(Voci tratte da una fonte di dati)
####################
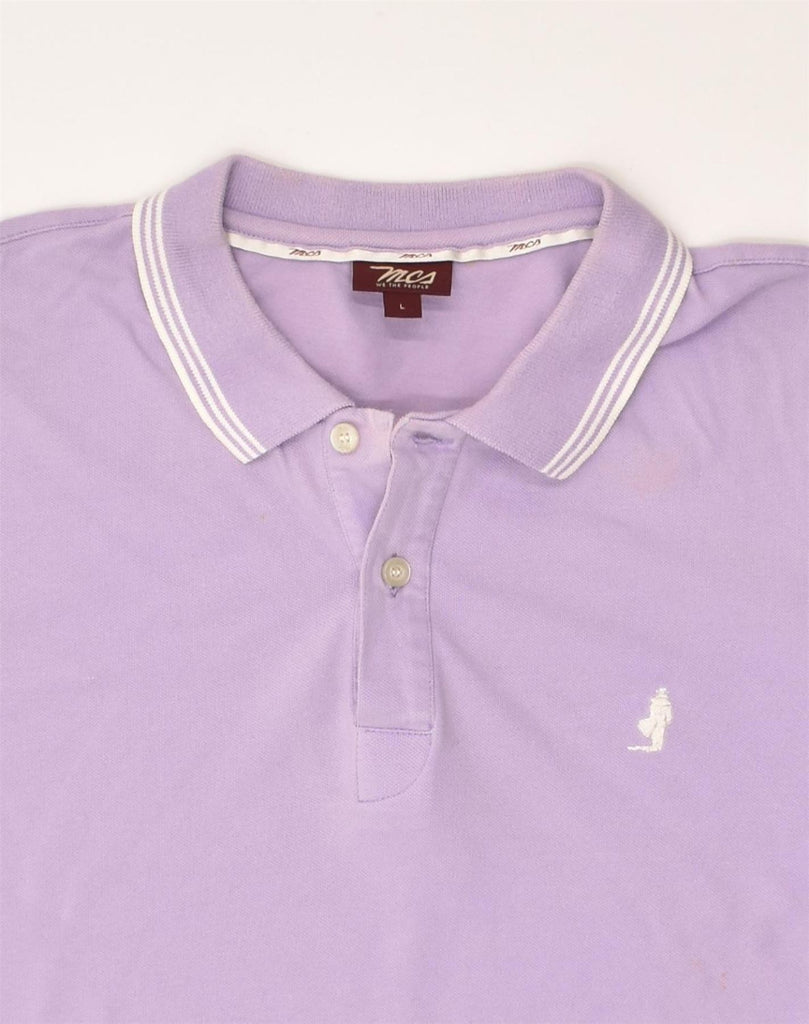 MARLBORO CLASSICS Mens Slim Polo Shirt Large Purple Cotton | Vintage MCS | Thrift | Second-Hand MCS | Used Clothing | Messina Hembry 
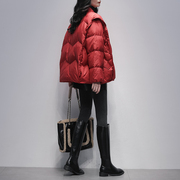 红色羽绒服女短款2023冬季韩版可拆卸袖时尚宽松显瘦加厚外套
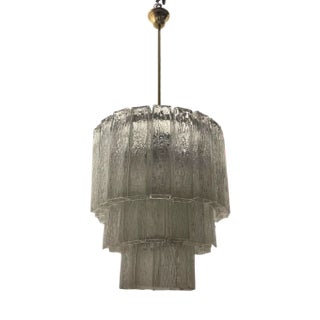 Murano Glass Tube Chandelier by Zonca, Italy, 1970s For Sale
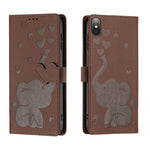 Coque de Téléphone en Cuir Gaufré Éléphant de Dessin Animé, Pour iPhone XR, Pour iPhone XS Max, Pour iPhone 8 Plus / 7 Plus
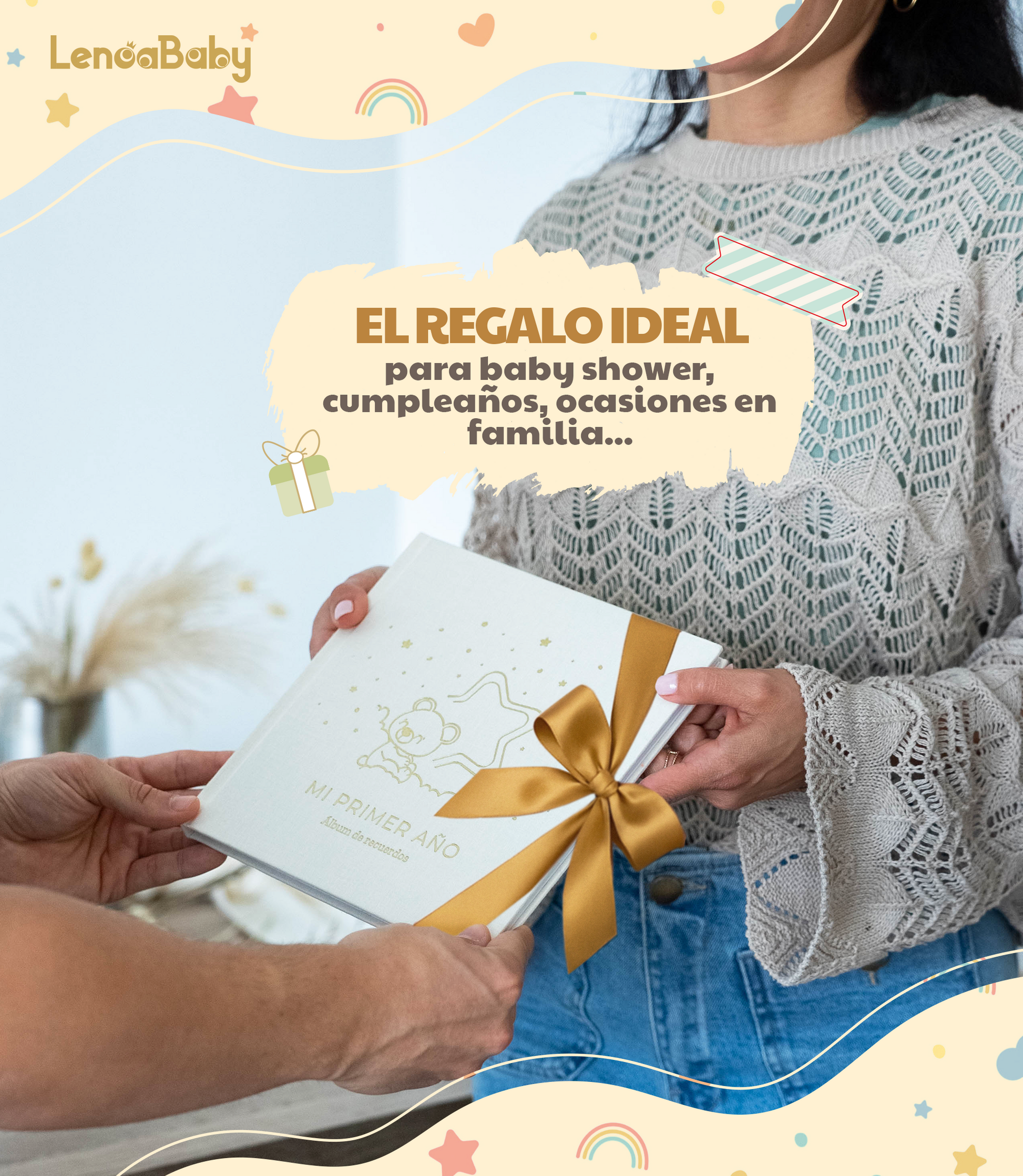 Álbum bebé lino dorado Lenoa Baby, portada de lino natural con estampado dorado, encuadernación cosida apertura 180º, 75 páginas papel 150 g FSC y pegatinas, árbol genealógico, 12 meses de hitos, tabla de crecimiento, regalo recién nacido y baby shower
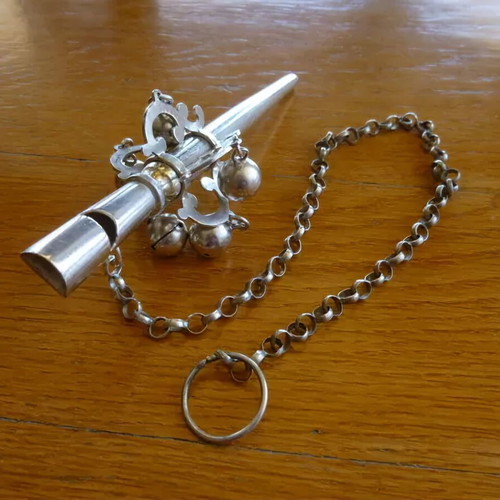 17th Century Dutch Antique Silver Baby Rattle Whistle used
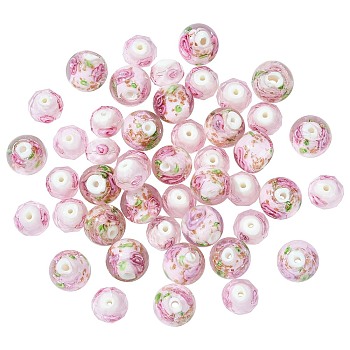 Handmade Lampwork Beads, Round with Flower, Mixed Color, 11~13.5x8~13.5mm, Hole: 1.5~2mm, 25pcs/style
####################
Dettagli del compito:
Ricopia senza alcuna modifica tutte le righe dell'elenco qui sopra, tralasciando le immagini.

Risultato del compito:
 MARLBORO CLASSICS Mens Slim Polo Shirt Large Purple Cotton | Vintage MCS | Thrift | Second-Hand MCS | Used Clothing | Messina Hembry 
 红色羽绒服女短款2023冬季韩版可拆卸袖时尚宽松显瘦加厚外套
 Murano Glass Tube Chandelier by Zonca, Italy, 1970s For Sale
 Coque de Téléphone en Cuir Gaufré Éléphant de Dessin Animé, Pour iPhone XR, Pour iPhone XS Max, Pour iPhone 8 Plus / 7 Plus
 Álbum bebé lino dorado Lenoa Baby, portada de lino natural con estampado dorado, encuadernación cosida apertura 180º, 75 páginas papel 150 g FSC y pegatinas, árbol genealógico, 12 meses de hitos, tabla de crecimiento, regalo recién nacido y baby shower
 17th Century Dutch Antique Silver Baby Rattle Whistle used
 Handmade Lampwork Beads, Round with Flower, Mixed Color, 11~13.5x8~13.5mm, Hole: 1.5~2mm, 25pcs/style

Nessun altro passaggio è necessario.